I don't know where this culture of perfection and the need to always look good to the outside world came from while we struggle and sit in pain in our internal world. It stunts the evolution of humanity and keeps our hearts closed. I'm sure there was a moment in history when we were required to close up, but honestly, I don't give a fuck. Where we stand right now is what's important. We all need to encourage each other to embrace walking in spaces where there's potential for face plants. It forces us to reflect and look inside ourselves.
I cancelled cable at 25. Do you know why? First, I was falling asleep on a hand-me-down IKEA sofa when I had a kick-ass mattress I paid enormous amounts of money for in the other room. The other reason was I was watching all these people, whether in fiction or nonfiction, living their lives while I wasn't living mine. When I turned off the tube, I had no choice but to get creative with my time. I met my first girlfriend, who gifted me my first book, The Alchemist by Paulo Coelho, which happened to change my fucking life. He talks about living your legend and how it should be your sole purpose—discover your personal journey and walk your path. This also led to my love of reading. Wow, there is actually a book and author out there that I could love. I always thought I hated reading, but in reality, I hated what the academic world was feeding me. Do you know we are still teaching Shakespeare? Are you kidding me? Our world is not ending; it's just stale, with the same old ways and messages. We need to liven it up by stepping into the unknown and identifying our own journey.
Do you know why people don't like meditation? It's not for the reason many say, which is, "I just can't sit down and quiet my mind." I had an aha realization. It's not the quieting of the mind that's the challenge; it's discovering what lies inside that's the challenge. When you begin the process, the goal isn't to calm the mind but to get into your mind, your body—specifically your heart—and then into your soul. When you get that deep, that's when the real shit opens up. That's when you start considering therapy and coaching because you have no choice but to discover your personal journey and purpose. It will rock your world and shake you up, but it's so fucking worth it.

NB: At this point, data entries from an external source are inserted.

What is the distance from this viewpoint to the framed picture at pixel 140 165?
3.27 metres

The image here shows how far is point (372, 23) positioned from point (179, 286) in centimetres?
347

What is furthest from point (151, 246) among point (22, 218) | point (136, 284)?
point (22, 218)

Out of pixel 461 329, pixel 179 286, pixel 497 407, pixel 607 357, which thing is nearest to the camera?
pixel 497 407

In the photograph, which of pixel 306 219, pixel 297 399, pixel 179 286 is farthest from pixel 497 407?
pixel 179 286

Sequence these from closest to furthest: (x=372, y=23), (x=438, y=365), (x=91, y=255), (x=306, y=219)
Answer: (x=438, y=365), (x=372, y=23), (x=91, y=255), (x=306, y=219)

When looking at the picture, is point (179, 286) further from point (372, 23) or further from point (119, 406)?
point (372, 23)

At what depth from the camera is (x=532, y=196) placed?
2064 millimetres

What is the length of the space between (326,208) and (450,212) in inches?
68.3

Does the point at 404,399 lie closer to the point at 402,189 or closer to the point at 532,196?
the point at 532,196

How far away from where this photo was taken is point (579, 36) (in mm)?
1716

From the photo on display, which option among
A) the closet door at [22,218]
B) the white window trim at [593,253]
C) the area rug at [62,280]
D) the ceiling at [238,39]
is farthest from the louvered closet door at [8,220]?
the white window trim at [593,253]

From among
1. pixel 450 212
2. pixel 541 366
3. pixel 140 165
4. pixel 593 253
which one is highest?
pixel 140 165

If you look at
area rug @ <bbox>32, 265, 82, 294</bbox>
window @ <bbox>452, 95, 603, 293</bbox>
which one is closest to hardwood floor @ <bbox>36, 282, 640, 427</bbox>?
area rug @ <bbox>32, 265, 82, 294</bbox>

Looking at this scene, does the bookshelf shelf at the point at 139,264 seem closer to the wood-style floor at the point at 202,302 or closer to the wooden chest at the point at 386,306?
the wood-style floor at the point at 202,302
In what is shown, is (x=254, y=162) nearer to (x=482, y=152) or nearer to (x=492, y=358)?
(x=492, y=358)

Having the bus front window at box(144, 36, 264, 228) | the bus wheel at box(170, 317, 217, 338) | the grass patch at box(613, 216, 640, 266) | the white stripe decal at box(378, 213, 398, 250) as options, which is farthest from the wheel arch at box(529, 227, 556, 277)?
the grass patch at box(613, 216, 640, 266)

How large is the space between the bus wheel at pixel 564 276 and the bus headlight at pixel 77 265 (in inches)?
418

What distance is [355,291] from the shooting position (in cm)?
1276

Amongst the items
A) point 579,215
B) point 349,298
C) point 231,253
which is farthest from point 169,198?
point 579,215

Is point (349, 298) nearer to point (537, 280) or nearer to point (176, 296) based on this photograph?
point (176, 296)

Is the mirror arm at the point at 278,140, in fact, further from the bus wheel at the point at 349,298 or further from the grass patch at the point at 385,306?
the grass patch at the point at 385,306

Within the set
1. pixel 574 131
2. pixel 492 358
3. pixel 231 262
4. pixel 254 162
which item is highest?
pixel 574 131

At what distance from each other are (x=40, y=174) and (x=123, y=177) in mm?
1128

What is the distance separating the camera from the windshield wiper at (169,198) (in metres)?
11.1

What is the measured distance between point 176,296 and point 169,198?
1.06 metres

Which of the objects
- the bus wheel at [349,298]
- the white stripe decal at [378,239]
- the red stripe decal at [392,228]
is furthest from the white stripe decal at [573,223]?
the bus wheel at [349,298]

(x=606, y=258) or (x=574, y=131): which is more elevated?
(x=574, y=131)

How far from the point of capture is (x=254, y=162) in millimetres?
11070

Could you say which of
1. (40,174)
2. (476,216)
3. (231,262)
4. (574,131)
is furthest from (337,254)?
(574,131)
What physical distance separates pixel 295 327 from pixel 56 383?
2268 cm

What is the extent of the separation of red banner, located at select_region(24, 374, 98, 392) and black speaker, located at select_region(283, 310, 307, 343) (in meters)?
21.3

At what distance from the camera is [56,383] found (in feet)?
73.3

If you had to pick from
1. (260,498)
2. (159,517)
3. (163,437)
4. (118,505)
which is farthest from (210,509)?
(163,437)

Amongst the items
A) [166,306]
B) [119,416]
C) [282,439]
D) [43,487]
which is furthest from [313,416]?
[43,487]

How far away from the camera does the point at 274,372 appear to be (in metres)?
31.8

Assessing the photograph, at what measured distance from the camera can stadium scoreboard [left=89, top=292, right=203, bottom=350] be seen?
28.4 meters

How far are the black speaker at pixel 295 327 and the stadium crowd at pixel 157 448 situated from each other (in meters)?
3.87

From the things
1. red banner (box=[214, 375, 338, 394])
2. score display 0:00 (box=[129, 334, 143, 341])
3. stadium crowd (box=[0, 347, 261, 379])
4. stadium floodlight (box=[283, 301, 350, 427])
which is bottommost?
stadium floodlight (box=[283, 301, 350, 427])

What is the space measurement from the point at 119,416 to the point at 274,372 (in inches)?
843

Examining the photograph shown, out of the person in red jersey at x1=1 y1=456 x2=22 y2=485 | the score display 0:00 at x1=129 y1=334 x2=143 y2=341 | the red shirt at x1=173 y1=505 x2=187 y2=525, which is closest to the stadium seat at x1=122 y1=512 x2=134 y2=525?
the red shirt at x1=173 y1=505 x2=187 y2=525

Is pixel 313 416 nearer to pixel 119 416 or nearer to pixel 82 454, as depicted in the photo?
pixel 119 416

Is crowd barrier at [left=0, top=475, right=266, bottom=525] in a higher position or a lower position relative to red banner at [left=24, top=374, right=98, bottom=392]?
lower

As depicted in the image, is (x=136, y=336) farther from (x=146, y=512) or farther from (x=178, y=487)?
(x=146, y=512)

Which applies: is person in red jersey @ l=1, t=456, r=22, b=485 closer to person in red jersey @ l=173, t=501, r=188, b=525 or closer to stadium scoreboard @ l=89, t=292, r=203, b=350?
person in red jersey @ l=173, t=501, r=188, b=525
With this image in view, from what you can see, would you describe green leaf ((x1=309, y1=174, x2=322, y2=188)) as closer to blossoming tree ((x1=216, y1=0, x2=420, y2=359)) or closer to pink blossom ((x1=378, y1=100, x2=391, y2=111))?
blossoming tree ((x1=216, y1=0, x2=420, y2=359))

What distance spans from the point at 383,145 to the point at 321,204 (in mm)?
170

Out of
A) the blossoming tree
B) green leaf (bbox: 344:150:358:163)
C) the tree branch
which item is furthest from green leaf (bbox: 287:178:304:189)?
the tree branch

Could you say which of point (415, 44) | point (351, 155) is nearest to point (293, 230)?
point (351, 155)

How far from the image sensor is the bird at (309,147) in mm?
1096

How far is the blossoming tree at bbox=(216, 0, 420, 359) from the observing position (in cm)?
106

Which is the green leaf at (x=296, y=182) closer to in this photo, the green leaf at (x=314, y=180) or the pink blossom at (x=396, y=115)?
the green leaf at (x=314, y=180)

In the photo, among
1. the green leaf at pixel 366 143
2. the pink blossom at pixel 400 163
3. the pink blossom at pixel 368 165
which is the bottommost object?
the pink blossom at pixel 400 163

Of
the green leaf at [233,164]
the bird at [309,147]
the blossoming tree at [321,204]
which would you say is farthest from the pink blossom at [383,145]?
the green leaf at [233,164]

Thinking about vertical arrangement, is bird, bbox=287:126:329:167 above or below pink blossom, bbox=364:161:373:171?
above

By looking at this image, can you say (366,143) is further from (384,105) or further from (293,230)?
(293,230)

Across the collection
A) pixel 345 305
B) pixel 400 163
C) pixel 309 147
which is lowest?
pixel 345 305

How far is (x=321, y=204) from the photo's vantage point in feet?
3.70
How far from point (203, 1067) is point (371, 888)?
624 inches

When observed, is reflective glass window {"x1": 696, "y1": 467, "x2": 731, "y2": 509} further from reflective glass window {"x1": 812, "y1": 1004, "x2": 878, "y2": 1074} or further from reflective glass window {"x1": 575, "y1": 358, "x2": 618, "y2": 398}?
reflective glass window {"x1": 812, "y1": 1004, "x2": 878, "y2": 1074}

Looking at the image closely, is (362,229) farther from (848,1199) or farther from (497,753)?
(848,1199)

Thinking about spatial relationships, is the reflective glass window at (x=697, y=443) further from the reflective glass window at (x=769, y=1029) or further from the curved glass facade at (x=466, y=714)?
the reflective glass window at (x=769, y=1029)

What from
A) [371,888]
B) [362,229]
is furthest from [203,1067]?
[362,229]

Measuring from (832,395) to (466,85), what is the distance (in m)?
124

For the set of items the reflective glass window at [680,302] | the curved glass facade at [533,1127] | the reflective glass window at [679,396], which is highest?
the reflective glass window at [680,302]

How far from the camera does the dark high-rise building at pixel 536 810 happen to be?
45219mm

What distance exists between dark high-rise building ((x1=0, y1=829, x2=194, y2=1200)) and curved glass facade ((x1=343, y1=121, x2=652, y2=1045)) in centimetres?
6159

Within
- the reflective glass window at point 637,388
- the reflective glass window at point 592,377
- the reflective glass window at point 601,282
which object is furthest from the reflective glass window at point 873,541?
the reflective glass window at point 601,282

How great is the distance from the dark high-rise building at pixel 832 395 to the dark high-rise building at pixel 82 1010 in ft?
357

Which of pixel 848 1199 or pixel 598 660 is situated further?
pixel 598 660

Mirroring is the way to grow. Every step you take and every human you connect with is a mirror to you, especially in romantic relationships. I dated women who had no problems holding up those mirrors. There were mirrors everywhere! Eventually, I got the point and headed to therapy.
Therapy changed my life. It allowed me to open up and air out all the old scabs that never healed properly.
You know, I have this thing called Nexus. It allows me to bypass the line at the airport simply by scanning my eyes, generating wonder, awareness and curiosity. It reminds me how unique I am and how important it is to stay on my path, discover my personal journey, and unlock and reveal the portals within me. We have yet to reach the peak of our capacity. People talk about how the world is ending. I believe we are just beginning. So don't worry about the outside noise; don't pay too much attention. Decrease the external volume and increase the internal volume.
If you ever question your unique nature or authenticity, think about your iris and your fingerprints. There are seven billion-plus people on this planet, and there's only one authentic you.
Embrace fear and respect the failures because that's where evolution is waiting for you.
Rocking vulnerability feels good. My heart is a little more open today than it was before the talk. I love the path I'm on because I know it's my path to walk.